A little while ago, a neighbour visited my home at 7.30 am in complete distress.She was a family friend and needed to speak to my partner about her husband. Her husband’s dementia had become unmanageable at home on her own, and she struggled to come to terms with sending him into a nursing home. I could sympathise with her feelings of being a disloyal wife, sending her husband off when things got tough. But it was tough. This woman was in her 70’s — there was no choice. But it was hard; it would be hard for anyone to make that final decision with their children. Dementia is tough on the sufferer but excruciatingly painful on the family. It can be painful when your partner or parent does not remember who you are. Watching the onset of deterioration until death befalls them is one of the most heartbreaking transitions which no one can prepare you for. Several studies have been conducted on what could prevent the onset of dementia — which may provide some relief for those susceptible to this disease, and antioxidants seem to be the way forward. A high level of particular carotenoid antioxidants in your blood can help to guard against age-related dementia. Individuals with higher levels of antioxidants, lutein+zeaxanthin and beta-cryptoxanthin, are less likely to have dementia than peers with lower antioxidants. Investigators have found Lutein and zeaxanthin in leafy green vegetables like kale, spinach, broccoli and peas. This study was published in Neurology. Antioxidants may help us protect our brains from oxidative stress, which can cause cell damage. This study analysed data from 7283 participants at least 45 years old at baseline for 16–17 years. This analysis concluded — higher levels of lutein+zeaxanthin had a reduced risk of dementia among those 65 and older in models adjusted for lifestyle. Although these vitamins were beneficial at vastly different levels, Vitamins A, E, and lycopene also provided protective effects. Unfortunately, experts are not yet ready to promote the accurate levels of antioxidants needed to promote healthy brain ageing. Therefore, more research will be required to delve deeper to establish the necessary levels of antioxidant intake through diet and supplementation. 


Key take away

What can you eat to increase the healthy ageing of your brain? By eating a diet filled with antioxidants! Although there are currently no recommendations for specific supplementation — why not start by eating better, exercising and leading a healthier lifestyle? It’s not hard to understand that today’s typical standardised diet is causing inflammation throughout our lifetime. The more we indulge in highly proceed food, the easier it will become for our bodies to start wearing down, allowing disease to flourish. Although this is no guarantee of success — it’s better than doing absolutely nothing or leaving it up to your doctor’s final diagnosis. Start doing what you can with diet and exercise; you will be way above most people. Here’s the lowdown on what foods will help keep your brain healthy (according to WebMD)


One: Vegetables and grains

Eating salads or vegetables three times a day is ideal. Add spinach, kale, collard greens, and other rich green vegetables into your salad or vegetable mix. I particularly love baking my veggies and enjoy raw salads during the summertime.
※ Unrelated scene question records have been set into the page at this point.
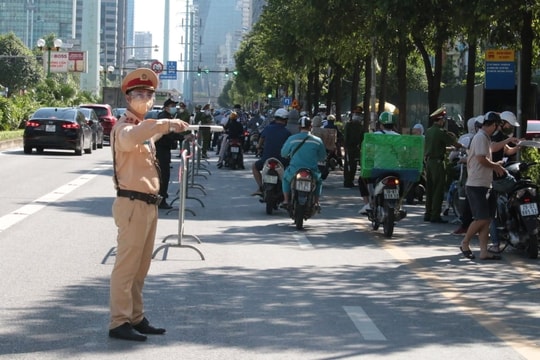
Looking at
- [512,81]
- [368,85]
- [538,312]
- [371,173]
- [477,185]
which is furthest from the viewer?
[368,85]

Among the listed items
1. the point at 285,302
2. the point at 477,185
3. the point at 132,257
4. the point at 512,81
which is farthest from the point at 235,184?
the point at 132,257

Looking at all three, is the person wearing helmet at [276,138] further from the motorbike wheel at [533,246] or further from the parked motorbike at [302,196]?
the motorbike wheel at [533,246]

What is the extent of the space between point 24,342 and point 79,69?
363ft

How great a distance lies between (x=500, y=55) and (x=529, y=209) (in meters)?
16.0

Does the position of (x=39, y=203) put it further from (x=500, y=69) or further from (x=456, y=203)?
(x=500, y=69)

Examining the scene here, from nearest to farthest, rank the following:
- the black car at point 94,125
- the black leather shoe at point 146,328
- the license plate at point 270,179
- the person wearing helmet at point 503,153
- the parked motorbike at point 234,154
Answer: the black leather shoe at point 146,328 < the person wearing helmet at point 503,153 < the license plate at point 270,179 < the parked motorbike at point 234,154 < the black car at point 94,125

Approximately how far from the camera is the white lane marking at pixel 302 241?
15.0m

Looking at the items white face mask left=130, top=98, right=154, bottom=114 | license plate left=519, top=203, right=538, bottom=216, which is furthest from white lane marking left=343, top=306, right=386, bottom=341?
license plate left=519, top=203, right=538, bottom=216

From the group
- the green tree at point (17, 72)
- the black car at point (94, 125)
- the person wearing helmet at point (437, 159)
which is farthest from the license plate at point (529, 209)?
the green tree at point (17, 72)

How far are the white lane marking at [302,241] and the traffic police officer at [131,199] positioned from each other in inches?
260

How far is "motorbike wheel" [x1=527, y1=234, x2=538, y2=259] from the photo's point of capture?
14305 mm

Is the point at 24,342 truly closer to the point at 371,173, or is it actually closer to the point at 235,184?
the point at 371,173

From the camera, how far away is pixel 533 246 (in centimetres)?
1435

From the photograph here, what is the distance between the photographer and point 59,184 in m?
24.2
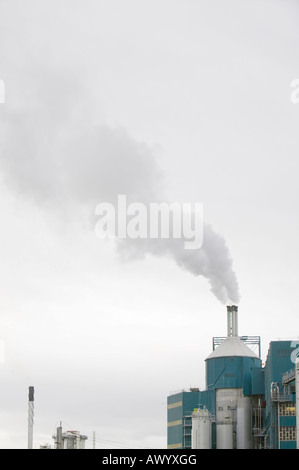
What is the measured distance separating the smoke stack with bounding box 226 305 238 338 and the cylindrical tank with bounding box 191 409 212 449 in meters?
13.6

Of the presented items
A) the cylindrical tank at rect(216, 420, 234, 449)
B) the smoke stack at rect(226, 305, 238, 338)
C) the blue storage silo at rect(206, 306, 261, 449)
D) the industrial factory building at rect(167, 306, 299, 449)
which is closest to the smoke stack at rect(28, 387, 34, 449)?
the industrial factory building at rect(167, 306, 299, 449)

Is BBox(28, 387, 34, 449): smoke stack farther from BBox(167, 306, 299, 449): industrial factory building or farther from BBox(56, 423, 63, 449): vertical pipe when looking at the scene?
BBox(167, 306, 299, 449): industrial factory building

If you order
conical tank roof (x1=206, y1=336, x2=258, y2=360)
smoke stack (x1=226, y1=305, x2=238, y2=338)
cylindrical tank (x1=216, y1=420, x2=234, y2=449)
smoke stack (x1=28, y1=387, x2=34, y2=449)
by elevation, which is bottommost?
cylindrical tank (x1=216, y1=420, x2=234, y2=449)

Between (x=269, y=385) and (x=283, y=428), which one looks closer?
(x=283, y=428)

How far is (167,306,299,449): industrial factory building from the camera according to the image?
111250 millimetres

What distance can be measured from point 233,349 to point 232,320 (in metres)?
4.41

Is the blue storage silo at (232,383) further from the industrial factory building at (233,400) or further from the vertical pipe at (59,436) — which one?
the vertical pipe at (59,436)

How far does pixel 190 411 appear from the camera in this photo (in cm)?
13338
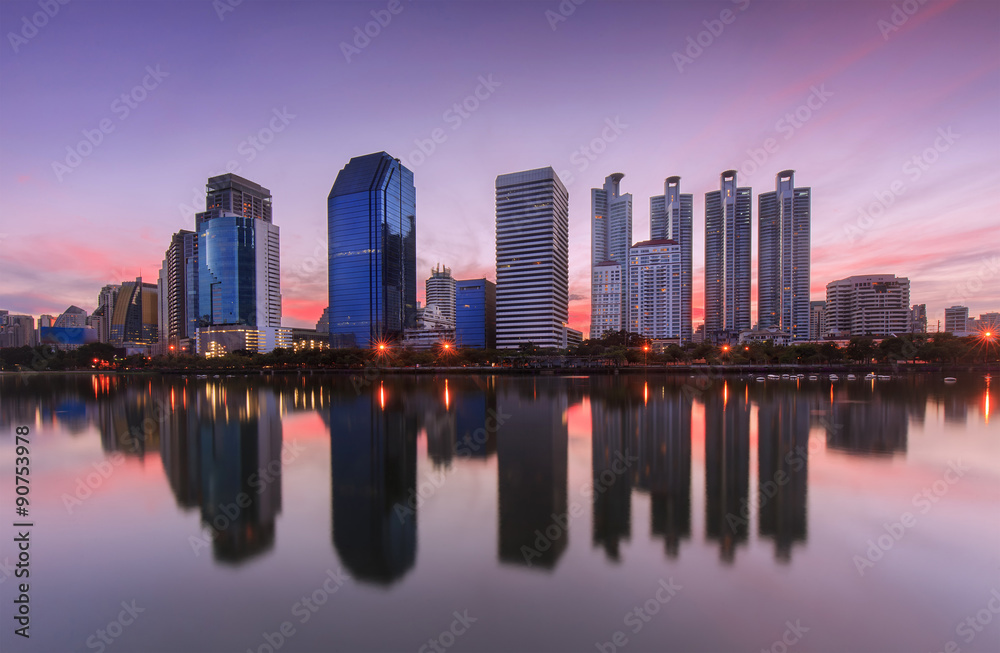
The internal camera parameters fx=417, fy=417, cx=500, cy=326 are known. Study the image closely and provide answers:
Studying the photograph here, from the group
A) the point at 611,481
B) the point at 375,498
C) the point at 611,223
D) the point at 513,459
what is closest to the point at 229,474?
the point at 375,498

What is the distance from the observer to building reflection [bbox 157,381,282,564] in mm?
8492

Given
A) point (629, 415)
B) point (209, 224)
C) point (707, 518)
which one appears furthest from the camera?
point (209, 224)

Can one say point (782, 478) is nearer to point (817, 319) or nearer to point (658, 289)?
point (658, 289)

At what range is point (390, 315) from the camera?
460ft

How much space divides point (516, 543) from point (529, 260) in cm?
11824

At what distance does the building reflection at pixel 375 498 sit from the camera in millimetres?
7357

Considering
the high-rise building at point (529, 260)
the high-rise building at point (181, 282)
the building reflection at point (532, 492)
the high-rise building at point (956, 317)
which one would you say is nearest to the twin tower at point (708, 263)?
the high-rise building at point (529, 260)

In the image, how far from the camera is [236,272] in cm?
14062

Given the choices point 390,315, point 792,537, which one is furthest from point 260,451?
point 390,315

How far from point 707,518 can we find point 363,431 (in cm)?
1456

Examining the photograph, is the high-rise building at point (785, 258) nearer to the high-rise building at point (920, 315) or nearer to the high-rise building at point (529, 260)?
the high-rise building at point (920, 315)

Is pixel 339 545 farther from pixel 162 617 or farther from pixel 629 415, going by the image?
pixel 629 415

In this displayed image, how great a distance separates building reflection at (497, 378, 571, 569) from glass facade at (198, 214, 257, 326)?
150 m

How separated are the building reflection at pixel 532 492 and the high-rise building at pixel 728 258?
537 ft
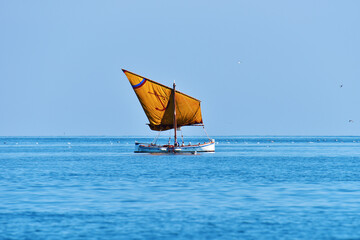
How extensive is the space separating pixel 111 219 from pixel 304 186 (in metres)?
19.9

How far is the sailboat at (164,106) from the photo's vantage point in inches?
3959

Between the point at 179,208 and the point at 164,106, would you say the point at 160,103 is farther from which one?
the point at 179,208

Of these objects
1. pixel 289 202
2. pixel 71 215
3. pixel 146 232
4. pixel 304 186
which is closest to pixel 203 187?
pixel 304 186

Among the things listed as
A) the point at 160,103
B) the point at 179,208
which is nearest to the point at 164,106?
the point at 160,103

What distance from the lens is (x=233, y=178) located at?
175 ft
Dress your salads with antioxidant-rich olive oil and vinegar (preferably apple cider), and don’t forget to add avocado! If you intermittently fast, add a rich green smoothie, including spinach, berries, protein powder, collagen, and a tiny bit of banana. This is a great way to get in more greens and make it easy for your digestive system to absorb the nutrients. Add those whole grains regularly as well. 


Two: Snacks

We all love to snack between meals, but make them healthy by munching on nuts, blueberries, and strawberries as they keep your brain alert and energy levels high. 


Three: Plant protein

You don’t have to give up meat entirely, but make it a priority to eat more fish and eliminate as much red meat as possible. Beans such as lentils are high in protein and filled with fibre. In addition, as they are lower in saturated fat than meats, they can lessen the impact of inflammation. 


Four: If you need a diet — go Mediterranean or DASH

These nutritional plans are sound and provide you with all the nutrient-rich food you need to lead a healthy & disease-free lifestyle. These are designed to prevent or slow down brain decline as we age. As you can see, brain decline primarily results from inadequate dietary intake. Making the necessary changes could change your life for the better.